AstraZeneca recently announced that it has submitted a supplemental New Drug Application (sNDA) with the FDA to seek approval for a new indication for SEROQUEL® (quetiapine fumarate) for the treatment of patients with depressive episodes associated with bipolar disorder. SEROQUEL is currently approved for the treatment of acute manic episodes associated with bipolar I disorder and the treatment of schizophrenia.

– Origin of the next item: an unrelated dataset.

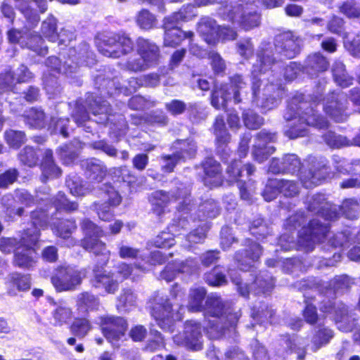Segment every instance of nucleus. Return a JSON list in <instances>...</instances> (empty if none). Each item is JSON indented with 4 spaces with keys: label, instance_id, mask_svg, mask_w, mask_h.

“AstraZeneca is dedicated to improving patients’ lives and developing new treatments for mental illness,” said Wayne Macfadden, MD, US Medical Director for SEROQUEL. “This sNDA submission is an important milestone in the history of SEROQUEL. If SEROQUEL receives approval from the FDA to treat bipolar depression, it would be the only single agent indicated to treat both the depressive and manic episodes associated with bipolar disorder.”The sNDA submission is based on results from the clinical trial program known as BOLDER (BipOLar DEpRession), which comprises two studies: BOLDER I and BOLDER II. Both studies were double-blind, placebo-controlled trials of outpatients (N=1,045) with bipolar I or II disorder. Patients were randomized to receive eight weeks of treatment with fixed doses of SEROQUEL (300 mg or 600 mg) or placebo administered once daily. In both studies, patients receiving SEROQUEL, as compared to those receiving placebo, showed a statistically significant decrease in depression scores* at week one, and scores continued to decrease throughout the eight-week study. More than half of the SEROQUEL treated patients in each trial met the criteria for remission.
Additionally, SEROQUEL was shown to have similar safety profiles in both BOLDER I and II. The most common adverse effects reported in these trials included dry mouth, sedation, somnolence, dizziness, and constipation.